When we caution a friend to avoid certain new opportunities, we may be expressing envy by attempting to foil their success. When we share with others intelligence regarding the weaknesses of a common friend, envy may be our hidden motive. When we view others’ excellences with criticism or bitterness and are secretly happy to see them fall, envy is at the root of our reaction. For some, envy expresses itself in purposeful endeavors to discredit even God Himself. But as in Aesop’s fable, envy always consumes and eventually destroys its host.

The ‘Love Chapter’ of I Corinthians 13 is God revealing to you and me the tendencies of the human heart. It reveals the parameters of His idea of love—love that is directed in a uniquely non-destructive way. So while the Apostle Paul has begun his text with the placid phrases, “Love is patient, love is kind,” he now moves to aim his pen into the territory of our innate human vices, beginning with envy. Envy is love twisted inward. Envy is submitting to a greater disposition toward self than toward others. Envy wants self to rule supreme, and all others to be lesser.

But godly wisdom coaches us to see envy for what it is and to deal with it as with a mortal illness. As the Apostle Paul puts it in another epistle, envy arises out of “foolish(ness), disobedien(ce), dece(ption) and enslave(ry) (to) all kinds of passions and pleasures” (Titus 3:3).
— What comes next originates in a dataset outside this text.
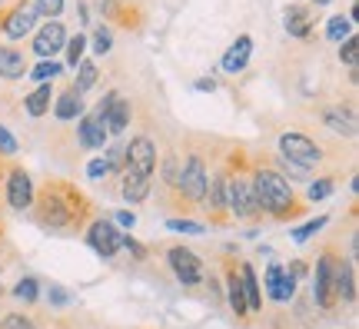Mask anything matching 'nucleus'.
I'll return each instance as SVG.
<instances>
[{"instance_id": "obj_1", "label": "nucleus", "mask_w": 359, "mask_h": 329, "mask_svg": "<svg viewBox=\"0 0 359 329\" xmlns=\"http://www.w3.org/2000/svg\"><path fill=\"white\" fill-rule=\"evenodd\" d=\"M27 216L34 220V227H40L50 236H74L97 216V210L87 193L77 190V183L47 177L40 187H34V203Z\"/></svg>"}, {"instance_id": "obj_2", "label": "nucleus", "mask_w": 359, "mask_h": 329, "mask_svg": "<svg viewBox=\"0 0 359 329\" xmlns=\"http://www.w3.org/2000/svg\"><path fill=\"white\" fill-rule=\"evenodd\" d=\"M250 187H253L259 216H269L276 223H293L306 210V203L296 200L290 180L276 173L273 163H266V160H250Z\"/></svg>"}, {"instance_id": "obj_3", "label": "nucleus", "mask_w": 359, "mask_h": 329, "mask_svg": "<svg viewBox=\"0 0 359 329\" xmlns=\"http://www.w3.org/2000/svg\"><path fill=\"white\" fill-rule=\"evenodd\" d=\"M206 180H210V163L200 150H187V156L180 160V180H177V206L183 210H196L203 203Z\"/></svg>"}, {"instance_id": "obj_4", "label": "nucleus", "mask_w": 359, "mask_h": 329, "mask_svg": "<svg viewBox=\"0 0 359 329\" xmlns=\"http://www.w3.org/2000/svg\"><path fill=\"white\" fill-rule=\"evenodd\" d=\"M226 187H230V166H226V160H223V163L210 173V180H206V193H203V203H200V210L206 213V220H210L213 227H226V223H233Z\"/></svg>"}, {"instance_id": "obj_5", "label": "nucleus", "mask_w": 359, "mask_h": 329, "mask_svg": "<svg viewBox=\"0 0 359 329\" xmlns=\"http://www.w3.org/2000/svg\"><path fill=\"white\" fill-rule=\"evenodd\" d=\"M276 156H283V160H290V163H296V166H303V170H313V166H320L323 160H326V153H323L320 143L313 137H306V133H299V130L280 133Z\"/></svg>"}, {"instance_id": "obj_6", "label": "nucleus", "mask_w": 359, "mask_h": 329, "mask_svg": "<svg viewBox=\"0 0 359 329\" xmlns=\"http://www.w3.org/2000/svg\"><path fill=\"white\" fill-rule=\"evenodd\" d=\"M83 240L93 253L100 256V260H114L120 253V240H123V229H116V223L110 216H93L87 227H83Z\"/></svg>"}, {"instance_id": "obj_7", "label": "nucleus", "mask_w": 359, "mask_h": 329, "mask_svg": "<svg viewBox=\"0 0 359 329\" xmlns=\"http://www.w3.org/2000/svg\"><path fill=\"white\" fill-rule=\"evenodd\" d=\"M336 263H339V253H336L333 246H326L316 260V269H309L313 273V300L320 309H336V293H333V283H336Z\"/></svg>"}, {"instance_id": "obj_8", "label": "nucleus", "mask_w": 359, "mask_h": 329, "mask_svg": "<svg viewBox=\"0 0 359 329\" xmlns=\"http://www.w3.org/2000/svg\"><path fill=\"white\" fill-rule=\"evenodd\" d=\"M163 253H167V266L173 269V276H177L180 286L193 290V286H200V283L206 279L203 263H200V256L193 253L190 246H183V243H170Z\"/></svg>"}, {"instance_id": "obj_9", "label": "nucleus", "mask_w": 359, "mask_h": 329, "mask_svg": "<svg viewBox=\"0 0 359 329\" xmlns=\"http://www.w3.org/2000/svg\"><path fill=\"white\" fill-rule=\"evenodd\" d=\"M40 24V13L30 0H13L11 7L0 11V34L7 40H24Z\"/></svg>"}, {"instance_id": "obj_10", "label": "nucleus", "mask_w": 359, "mask_h": 329, "mask_svg": "<svg viewBox=\"0 0 359 329\" xmlns=\"http://www.w3.org/2000/svg\"><path fill=\"white\" fill-rule=\"evenodd\" d=\"M4 203L17 210V213H27L30 203H34V177L24 170V163H7V173H4Z\"/></svg>"}, {"instance_id": "obj_11", "label": "nucleus", "mask_w": 359, "mask_h": 329, "mask_svg": "<svg viewBox=\"0 0 359 329\" xmlns=\"http://www.w3.org/2000/svg\"><path fill=\"white\" fill-rule=\"evenodd\" d=\"M123 170H133V173H140V177H150L154 180L156 173V163H160V156H156V143L154 137H147V133H137V137L123 143Z\"/></svg>"}, {"instance_id": "obj_12", "label": "nucleus", "mask_w": 359, "mask_h": 329, "mask_svg": "<svg viewBox=\"0 0 359 329\" xmlns=\"http://www.w3.org/2000/svg\"><path fill=\"white\" fill-rule=\"evenodd\" d=\"M223 286H226V303H230V313L236 316V323H250L243 279H240V260H233V256H223Z\"/></svg>"}, {"instance_id": "obj_13", "label": "nucleus", "mask_w": 359, "mask_h": 329, "mask_svg": "<svg viewBox=\"0 0 359 329\" xmlns=\"http://www.w3.org/2000/svg\"><path fill=\"white\" fill-rule=\"evenodd\" d=\"M67 37H70V34H67V27L60 24V20H47V24L34 34V43H30V47H34V53H37L40 60H53L57 53L64 51Z\"/></svg>"}, {"instance_id": "obj_14", "label": "nucleus", "mask_w": 359, "mask_h": 329, "mask_svg": "<svg viewBox=\"0 0 359 329\" xmlns=\"http://www.w3.org/2000/svg\"><path fill=\"white\" fill-rule=\"evenodd\" d=\"M283 27L296 40H309L316 34V11L309 4H290L283 7Z\"/></svg>"}, {"instance_id": "obj_15", "label": "nucleus", "mask_w": 359, "mask_h": 329, "mask_svg": "<svg viewBox=\"0 0 359 329\" xmlns=\"http://www.w3.org/2000/svg\"><path fill=\"white\" fill-rule=\"evenodd\" d=\"M250 57H253V37H250V34H240V37L226 47L223 60H219V70H223V74H230V76L243 74L246 64H250Z\"/></svg>"}, {"instance_id": "obj_16", "label": "nucleus", "mask_w": 359, "mask_h": 329, "mask_svg": "<svg viewBox=\"0 0 359 329\" xmlns=\"http://www.w3.org/2000/svg\"><path fill=\"white\" fill-rule=\"evenodd\" d=\"M320 120L326 127L339 133V137H356V110H353V103H333V107H323L320 110Z\"/></svg>"}, {"instance_id": "obj_17", "label": "nucleus", "mask_w": 359, "mask_h": 329, "mask_svg": "<svg viewBox=\"0 0 359 329\" xmlns=\"http://www.w3.org/2000/svg\"><path fill=\"white\" fill-rule=\"evenodd\" d=\"M107 140H110V133H107V123H103V120H97L93 114L80 116L77 143L83 147V150H107Z\"/></svg>"}, {"instance_id": "obj_18", "label": "nucleus", "mask_w": 359, "mask_h": 329, "mask_svg": "<svg viewBox=\"0 0 359 329\" xmlns=\"http://www.w3.org/2000/svg\"><path fill=\"white\" fill-rule=\"evenodd\" d=\"M30 64H27V53L20 47H13V43H0V80H24Z\"/></svg>"}, {"instance_id": "obj_19", "label": "nucleus", "mask_w": 359, "mask_h": 329, "mask_svg": "<svg viewBox=\"0 0 359 329\" xmlns=\"http://www.w3.org/2000/svg\"><path fill=\"white\" fill-rule=\"evenodd\" d=\"M333 293H336V303H346L353 306L356 303V263L353 260H343L336 263V283H333Z\"/></svg>"}, {"instance_id": "obj_20", "label": "nucleus", "mask_w": 359, "mask_h": 329, "mask_svg": "<svg viewBox=\"0 0 359 329\" xmlns=\"http://www.w3.org/2000/svg\"><path fill=\"white\" fill-rule=\"evenodd\" d=\"M120 193H123V203H143L150 193H154V180L150 177H140V173H133V170H123L120 173Z\"/></svg>"}, {"instance_id": "obj_21", "label": "nucleus", "mask_w": 359, "mask_h": 329, "mask_svg": "<svg viewBox=\"0 0 359 329\" xmlns=\"http://www.w3.org/2000/svg\"><path fill=\"white\" fill-rule=\"evenodd\" d=\"M53 116H57L60 123L80 120V116H83V97H80V93H74L70 87L60 90V93H53Z\"/></svg>"}, {"instance_id": "obj_22", "label": "nucleus", "mask_w": 359, "mask_h": 329, "mask_svg": "<svg viewBox=\"0 0 359 329\" xmlns=\"http://www.w3.org/2000/svg\"><path fill=\"white\" fill-rule=\"evenodd\" d=\"M50 107H53V83H37V87L24 97V110H27V116H34V120L47 116Z\"/></svg>"}, {"instance_id": "obj_23", "label": "nucleus", "mask_w": 359, "mask_h": 329, "mask_svg": "<svg viewBox=\"0 0 359 329\" xmlns=\"http://www.w3.org/2000/svg\"><path fill=\"white\" fill-rule=\"evenodd\" d=\"M240 279H243V296H246L250 316H253V313H263V290H259V279H257L253 263H240Z\"/></svg>"}, {"instance_id": "obj_24", "label": "nucleus", "mask_w": 359, "mask_h": 329, "mask_svg": "<svg viewBox=\"0 0 359 329\" xmlns=\"http://www.w3.org/2000/svg\"><path fill=\"white\" fill-rule=\"evenodd\" d=\"M100 13L127 30H140V11H127L123 0H100Z\"/></svg>"}, {"instance_id": "obj_25", "label": "nucleus", "mask_w": 359, "mask_h": 329, "mask_svg": "<svg viewBox=\"0 0 359 329\" xmlns=\"http://www.w3.org/2000/svg\"><path fill=\"white\" fill-rule=\"evenodd\" d=\"M130 120H133V107H130V100L127 97H116V103L110 107V114H107V133H110V137L127 133Z\"/></svg>"}, {"instance_id": "obj_26", "label": "nucleus", "mask_w": 359, "mask_h": 329, "mask_svg": "<svg viewBox=\"0 0 359 329\" xmlns=\"http://www.w3.org/2000/svg\"><path fill=\"white\" fill-rule=\"evenodd\" d=\"M156 177H160V190L167 193L170 200H177V180H180V156L167 153L163 163H156Z\"/></svg>"}, {"instance_id": "obj_27", "label": "nucleus", "mask_w": 359, "mask_h": 329, "mask_svg": "<svg viewBox=\"0 0 359 329\" xmlns=\"http://www.w3.org/2000/svg\"><path fill=\"white\" fill-rule=\"evenodd\" d=\"M74 70H77V76L70 80V90H74V93H80V97H83L87 90L97 87V76H100V70H97V60H87V57H83V60H80Z\"/></svg>"}, {"instance_id": "obj_28", "label": "nucleus", "mask_w": 359, "mask_h": 329, "mask_svg": "<svg viewBox=\"0 0 359 329\" xmlns=\"http://www.w3.org/2000/svg\"><path fill=\"white\" fill-rule=\"evenodd\" d=\"M13 300H20L24 306H34L40 300V279L37 276H24V279H17L13 283V290H11Z\"/></svg>"}, {"instance_id": "obj_29", "label": "nucleus", "mask_w": 359, "mask_h": 329, "mask_svg": "<svg viewBox=\"0 0 359 329\" xmlns=\"http://www.w3.org/2000/svg\"><path fill=\"white\" fill-rule=\"evenodd\" d=\"M87 43L93 47V53H100V57H107V53L114 51V34H110V27L97 24V27H93V34L87 37Z\"/></svg>"}, {"instance_id": "obj_30", "label": "nucleus", "mask_w": 359, "mask_h": 329, "mask_svg": "<svg viewBox=\"0 0 359 329\" xmlns=\"http://www.w3.org/2000/svg\"><path fill=\"white\" fill-rule=\"evenodd\" d=\"M349 34H356V30H353V24H349L343 13H336V17H330V20H326V37L333 40V43H343Z\"/></svg>"}, {"instance_id": "obj_31", "label": "nucleus", "mask_w": 359, "mask_h": 329, "mask_svg": "<svg viewBox=\"0 0 359 329\" xmlns=\"http://www.w3.org/2000/svg\"><path fill=\"white\" fill-rule=\"evenodd\" d=\"M64 51H67V67H77L80 60H83V53H87V34H74V37H67Z\"/></svg>"}, {"instance_id": "obj_32", "label": "nucleus", "mask_w": 359, "mask_h": 329, "mask_svg": "<svg viewBox=\"0 0 359 329\" xmlns=\"http://www.w3.org/2000/svg\"><path fill=\"white\" fill-rule=\"evenodd\" d=\"M60 70H64V67L57 64V60H40L37 67H30V70H27V76H30V80H37V83H50L53 76H60Z\"/></svg>"}, {"instance_id": "obj_33", "label": "nucleus", "mask_w": 359, "mask_h": 329, "mask_svg": "<svg viewBox=\"0 0 359 329\" xmlns=\"http://www.w3.org/2000/svg\"><path fill=\"white\" fill-rule=\"evenodd\" d=\"M167 229H173V233H187V236H200L206 227L200 223V220H190V216H170Z\"/></svg>"}, {"instance_id": "obj_34", "label": "nucleus", "mask_w": 359, "mask_h": 329, "mask_svg": "<svg viewBox=\"0 0 359 329\" xmlns=\"http://www.w3.org/2000/svg\"><path fill=\"white\" fill-rule=\"evenodd\" d=\"M339 60H343L349 70H356L359 67V37L356 34H349V37L339 43Z\"/></svg>"}, {"instance_id": "obj_35", "label": "nucleus", "mask_w": 359, "mask_h": 329, "mask_svg": "<svg viewBox=\"0 0 359 329\" xmlns=\"http://www.w3.org/2000/svg\"><path fill=\"white\" fill-rule=\"evenodd\" d=\"M333 190H336V180L333 177H320L316 183H309L306 200L309 203H320V200H326V196H333Z\"/></svg>"}, {"instance_id": "obj_36", "label": "nucleus", "mask_w": 359, "mask_h": 329, "mask_svg": "<svg viewBox=\"0 0 359 329\" xmlns=\"http://www.w3.org/2000/svg\"><path fill=\"white\" fill-rule=\"evenodd\" d=\"M330 223V216H316V220H309V223H303L299 229H293L290 236H293V243H306V240H313L316 233H320L323 227Z\"/></svg>"}, {"instance_id": "obj_37", "label": "nucleus", "mask_w": 359, "mask_h": 329, "mask_svg": "<svg viewBox=\"0 0 359 329\" xmlns=\"http://www.w3.org/2000/svg\"><path fill=\"white\" fill-rule=\"evenodd\" d=\"M47 303H50V309H67V306L74 303V293L64 290L60 283H50V290H47Z\"/></svg>"}, {"instance_id": "obj_38", "label": "nucleus", "mask_w": 359, "mask_h": 329, "mask_svg": "<svg viewBox=\"0 0 359 329\" xmlns=\"http://www.w3.org/2000/svg\"><path fill=\"white\" fill-rule=\"evenodd\" d=\"M296 283L293 276H286V269H283V276H280V283H276V293H273V303H290L296 296Z\"/></svg>"}, {"instance_id": "obj_39", "label": "nucleus", "mask_w": 359, "mask_h": 329, "mask_svg": "<svg viewBox=\"0 0 359 329\" xmlns=\"http://www.w3.org/2000/svg\"><path fill=\"white\" fill-rule=\"evenodd\" d=\"M0 329H37V319L27 313H7L0 316Z\"/></svg>"}, {"instance_id": "obj_40", "label": "nucleus", "mask_w": 359, "mask_h": 329, "mask_svg": "<svg viewBox=\"0 0 359 329\" xmlns=\"http://www.w3.org/2000/svg\"><path fill=\"white\" fill-rule=\"evenodd\" d=\"M120 250H127V253L133 256L137 263H143V260L150 256V250H147V246H143L137 236H130V233H123V240H120Z\"/></svg>"}, {"instance_id": "obj_41", "label": "nucleus", "mask_w": 359, "mask_h": 329, "mask_svg": "<svg viewBox=\"0 0 359 329\" xmlns=\"http://www.w3.org/2000/svg\"><path fill=\"white\" fill-rule=\"evenodd\" d=\"M17 150H20V143H17V137H13L11 130L0 123V156L4 160H11V156H17Z\"/></svg>"}, {"instance_id": "obj_42", "label": "nucleus", "mask_w": 359, "mask_h": 329, "mask_svg": "<svg viewBox=\"0 0 359 329\" xmlns=\"http://www.w3.org/2000/svg\"><path fill=\"white\" fill-rule=\"evenodd\" d=\"M103 160L110 163V173H123V143H114V147H107V153H103Z\"/></svg>"}, {"instance_id": "obj_43", "label": "nucleus", "mask_w": 359, "mask_h": 329, "mask_svg": "<svg viewBox=\"0 0 359 329\" xmlns=\"http://www.w3.org/2000/svg\"><path fill=\"white\" fill-rule=\"evenodd\" d=\"M30 4L37 7L40 17H53V20H57V17L64 13V0H30Z\"/></svg>"}, {"instance_id": "obj_44", "label": "nucleus", "mask_w": 359, "mask_h": 329, "mask_svg": "<svg viewBox=\"0 0 359 329\" xmlns=\"http://www.w3.org/2000/svg\"><path fill=\"white\" fill-rule=\"evenodd\" d=\"M276 173H290L293 180H309V170H303V166H296V163H290V160H283V156H276V166H273Z\"/></svg>"}, {"instance_id": "obj_45", "label": "nucleus", "mask_w": 359, "mask_h": 329, "mask_svg": "<svg viewBox=\"0 0 359 329\" xmlns=\"http://www.w3.org/2000/svg\"><path fill=\"white\" fill-rule=\"evenodd\" d=\"M87 177L90 180H107V177H114V173H110V163H107L103 156H93L87 163Z\"/></svg>"}, {"instance_id": "obj_46", "label": "nucleus", "mask_w": 359, "mask_h": 329, "mask_svg": "<svg viewBox=\"0 0 359 329\" xmlns=\"http://www.w3.org/2000/svg\"><path fill=\"white\" fill-rule=\"evenodd\" d=\"M110 220L116 223V229H133L137 227V213H133V210H116Z\"/></svg>"}, {"instance_id": "obj_47", "label": "nucleus", "mask_w": 359, "mask_h": 329, "mask_svg": "<svg viewBox=\"0 0 359 329\" xmlns=\"http://www.w3.org/2000/svg\"><path fill=\"white\" fill-rule=\"evenodd\" d=\"M280 276H283V266L280 263H269V269H266V296L273 300V293H276V283H280Z\"/></svg>"}, {"instance_id": "obj_48", "label": "nucleus", "mask_w": 359, "mask_h": 329, "mask_svg": "<svg viewBox=\"0 0 359 329\" xmlns=\"http://www.w3.org/2000/svg\"><path fill=\"white\" fill-rule=\"evenodd\" d=\"M286 269V276H293L296 283H303V279L309 276V263H303V260H293L290 266H283Z\"/></svg>"}, {"instance_id": "obj_49", "label": "nucleus", "mask_w": 359, "mask_h": 329, "mask_svg": "<svg viewBox=\"0 0 359 329\" xmlns=\"http://www.w3.org/2000/svg\"><path fill=\"white\" fill-rule=\"evenodd\" d=\"M193 87L200 90V93H213V90H217V80H213V76H200Z\"/></svg>"}, {"instance_id": "obj_50", "label": "nucleus", "mask_w": 359, "mask_h": 329, "mask_svg": "<svg viewBox=\"0 0 359 329\" xmlns=\"http://www.w3.org/2000/svg\"><path fill=\"white\" fill-rule=\"evenodd\" d=\"M4 173H7V163H4V156H0V190H4Z\"/></svg>"}, {"instance_id": "obj_51", "label": "nucleus", "mask_w": 359, "mask_h": 329, "mask_svg": "<svg viewBox=\"0 0 359 329\" xmlns=\"http://www.w3.org/2000/svg\"><path fill=\"white\" fill-rule=\"evenodd\" d=\"M326 4H333V0H309V7H326Z\"/></svg>"}, {"instance_id": "obj_52", "label": "nucleus", "mask_w": 359, "mask_h": 329, "mask_svg": "<svg viewBox=\"0 0 359 329\" xmlns=\"http://www.w3.org/2000/svg\"><path fill=\"white\" fill-rule=\"evenodd\" d=\"M4 296H7V290H4V283H0V300H4Z\"/></svg>"}, {"instance_id": "obj_53", "label": "nucleus", "mask_w": 359, "mask_h": 329, "mask_svg": "<svg viewBox=\"0 0 359 329\" xmlns=\"http://www.w3.org/2000/svg\"><path fill=\"white\" fill-rule=\"evenodd\" d=\"M0 240H4V223H0Z\"/></svg>"}]
</instances>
Those are hard truths to hear. But there’s more. He goes on to present the means of dealing with envy in our lives. Here it gets very personal; not everyone is willing to get so personal, so relational. He tells us we must embrace Christ’s redeeming grace and mercy, admit we’ve practiced a warped version of love and instead accept Christ’s version. He explains we need to make use of God’s indwelling Holy Spirit who gives us rebirth, renewal, and does a slow but complete clean-up in our lives.

Then we begin a process of learning a new kind of love, love arising out of the infinitely complete love of God. This love is called wise because it accounts for infinite reality and results in true human fulfillment in relationship with God and others. It “is first of all pure, then peace-loving, considerate, submissive, full of mercy and good fruit, impartial and sincere” (James 3:17).

So let’s take a deep breath and make a mental note to be alert to envy this week. Let’s ask God for eyes opened to our own envious thoughts, maybe even words and actions. Let’s acknowledge our sin, recognize the grace of Christ that heals us, and nip in the bud every bit of envy that tries to entangle us. God is faithful and wants to work in us the kind of love that Jesus’ life expresses. It’s the kind of love by which a human being like you and me can be transformed. It’s God’s love.